Check-worthy claim detection across topics for automated fact-checking

Amani S Abumansour; Arkaitz Zubiaga

doi:10.7717/peerj-cs.1365

Check-worthy claim detection across topics for automated fact-checking

PeerJ Comput Sci. 2023 May 16:9:e1365. doi: 10.7717/peerj-cs.1365. eCollection 2023.

Authors

Amani S Abumansour^{1

2}, Arkaitz Zubiaga¹

Affiliations

¹ Queen Mary University of London, London, United Kingdom.
² Taif University, Taif, Saudi Arabia.

Abstract

An important component of an automated fact-checking system is the claim check-worthiness detection system, which ranks sentences by prioritising them based on their need to be checked. Despite a body of research tackling the task, previous research has overlooked the challenging nature of identifying check-worthy claims across different topics. In this article, we assess and quantify the challenge of detecting check-worthy claims for new, unseen topics. After highlighting the problem, we propose the AraCWA model to mitigate the performance deterioration when detecting check-worthy claims across topics. The AraCWA model enables boosting the performance for new topics by incorporating two components for few-shot learning and data augmentation. Using a publicly available dataset of Arabic tweets consisting of 14 different topics, we demonstrate that our proposed data augmentation strategy achieves substantial improvements across topics overall, where the extent of the improvement varies across topics.

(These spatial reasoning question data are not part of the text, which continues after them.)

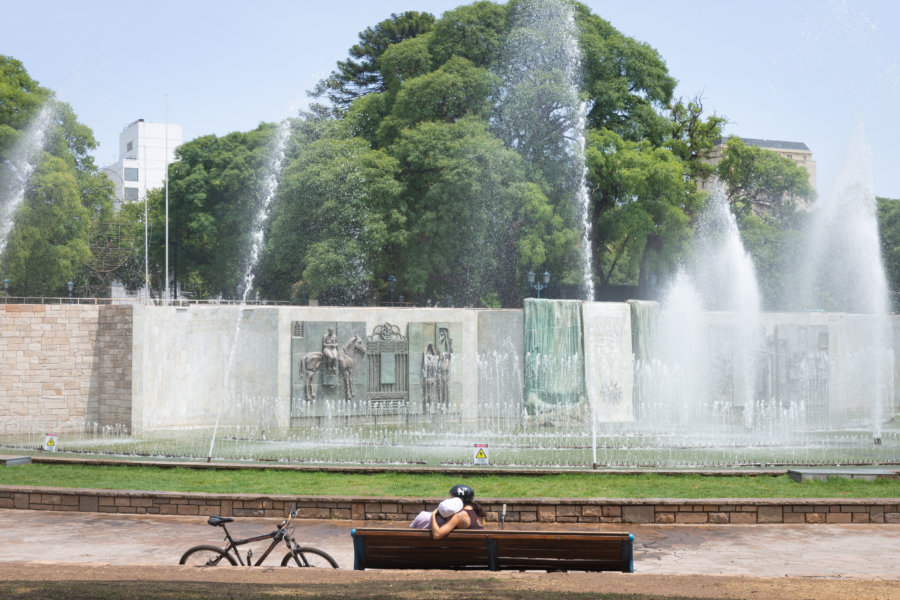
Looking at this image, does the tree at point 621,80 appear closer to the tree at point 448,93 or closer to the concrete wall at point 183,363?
the tree at point 448,93

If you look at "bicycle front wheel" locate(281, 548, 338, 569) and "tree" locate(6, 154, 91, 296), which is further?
"tree" locate(6, 154, 91, 296)

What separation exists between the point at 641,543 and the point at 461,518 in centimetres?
319

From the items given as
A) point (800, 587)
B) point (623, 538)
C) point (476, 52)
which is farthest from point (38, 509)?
point (476, 52)

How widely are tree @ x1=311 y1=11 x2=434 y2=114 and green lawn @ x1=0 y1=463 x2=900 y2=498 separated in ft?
121

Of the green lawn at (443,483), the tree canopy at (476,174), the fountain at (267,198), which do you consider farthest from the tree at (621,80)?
the green lawn at (443,483)

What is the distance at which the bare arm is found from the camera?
852cm

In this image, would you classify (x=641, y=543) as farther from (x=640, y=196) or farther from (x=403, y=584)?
(x=640, y=196)

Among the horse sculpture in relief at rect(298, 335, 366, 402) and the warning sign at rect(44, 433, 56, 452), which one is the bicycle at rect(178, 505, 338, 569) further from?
the horse sculpture in relief at rect(298, 335, 366, 402)

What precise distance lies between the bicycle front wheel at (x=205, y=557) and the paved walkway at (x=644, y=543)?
83cm

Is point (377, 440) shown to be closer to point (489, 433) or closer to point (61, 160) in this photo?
point (489, 433)

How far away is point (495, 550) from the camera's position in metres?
8.40

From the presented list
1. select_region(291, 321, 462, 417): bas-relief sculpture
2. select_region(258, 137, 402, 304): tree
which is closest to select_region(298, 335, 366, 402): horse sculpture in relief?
select_region(291, 321, 462, 417): bas-relief sculpture

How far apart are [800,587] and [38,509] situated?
981cm

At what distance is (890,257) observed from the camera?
58.4m
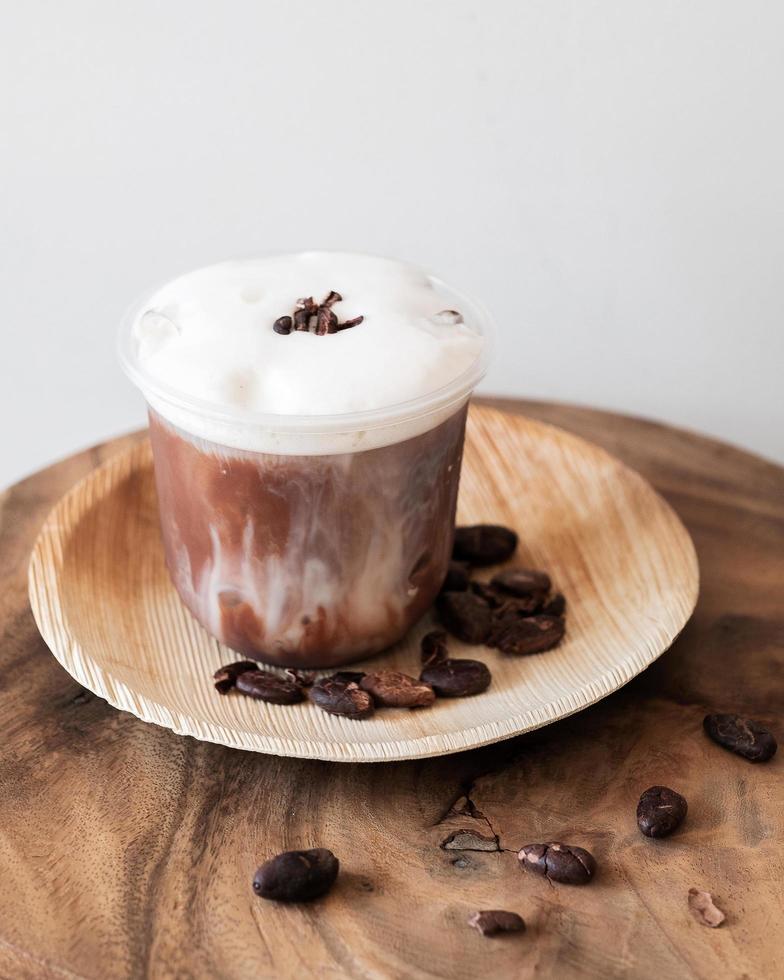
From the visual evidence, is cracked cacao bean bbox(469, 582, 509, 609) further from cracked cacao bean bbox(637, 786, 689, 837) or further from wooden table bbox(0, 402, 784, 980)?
cracked cacao bean bbox(637, 786, 689, 837)

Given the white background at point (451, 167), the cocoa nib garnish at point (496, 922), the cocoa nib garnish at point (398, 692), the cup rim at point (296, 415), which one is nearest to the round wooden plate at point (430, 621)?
the cocoa nib garnish at point (398, 692)

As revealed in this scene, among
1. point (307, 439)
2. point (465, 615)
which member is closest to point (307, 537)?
point (307, 439)

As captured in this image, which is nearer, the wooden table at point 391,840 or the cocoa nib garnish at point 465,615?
the wooden table at point 391,840

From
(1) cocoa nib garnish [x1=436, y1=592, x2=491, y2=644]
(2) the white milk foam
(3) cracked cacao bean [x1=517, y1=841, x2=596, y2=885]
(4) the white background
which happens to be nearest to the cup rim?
(2) the white milk foam

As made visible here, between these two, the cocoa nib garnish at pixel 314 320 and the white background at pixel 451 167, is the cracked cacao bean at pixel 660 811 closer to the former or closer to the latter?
the cocoa nib garnish at pixel 314 320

Further, we analyse the semantic similarities between topics, suggesting that the similarity metric could be used as a proxy to determine the difficulty level of an unseen topic prior to undertaking the task of labelling the underlying sentences.

Keywords: Automated fact-checking system; Check-worthiness; Check-worthy; Claim detection cross-topic.

Grants and funding

Amani S. Abumansour holds a scholarship from Taif University, Saudi Arabia. The funders had no role in study design, data collection and analysis, decision to publish, or preparation of the manuscript.